GIVEN EXERCISE =
Return each line in the records below that contains the string "left".

TASK INPUT =
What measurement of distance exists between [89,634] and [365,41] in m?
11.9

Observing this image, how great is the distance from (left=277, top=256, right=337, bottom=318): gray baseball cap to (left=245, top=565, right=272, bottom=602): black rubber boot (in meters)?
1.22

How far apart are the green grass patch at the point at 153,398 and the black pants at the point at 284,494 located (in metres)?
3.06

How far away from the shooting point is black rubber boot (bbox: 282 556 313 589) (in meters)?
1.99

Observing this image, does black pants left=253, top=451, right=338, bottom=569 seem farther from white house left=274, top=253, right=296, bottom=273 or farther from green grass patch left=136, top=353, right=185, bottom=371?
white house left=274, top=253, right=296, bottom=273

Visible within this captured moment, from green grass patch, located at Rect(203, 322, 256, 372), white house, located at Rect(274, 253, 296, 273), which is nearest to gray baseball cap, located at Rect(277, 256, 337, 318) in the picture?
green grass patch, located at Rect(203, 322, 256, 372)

==

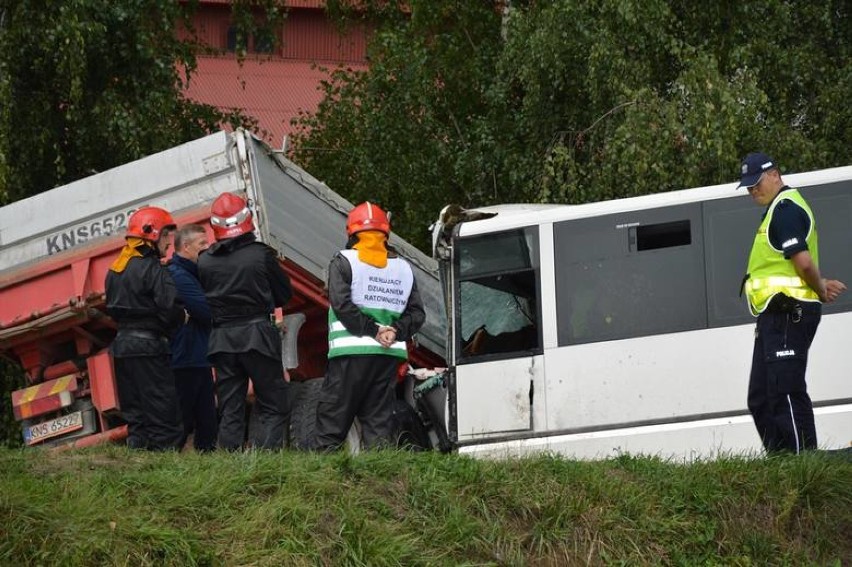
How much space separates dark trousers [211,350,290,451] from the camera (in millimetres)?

TASK RESULT =
Observing this image, how great is the distance from (left=277, top=256, right=337, bottom=318): gray baseball cap to (left=245, top=565, right=272, bottom=602): black rubber boot (in meters)?
Observing this image, does black pants left=253, top=451, right=338, bottom=569 seem farther from white house left=274, top=253, right=296, bottom=273 or farther from green grass patch left=136, top=353, right=185, bottom=371?
white house left=274, top=253, right=296, bottom=273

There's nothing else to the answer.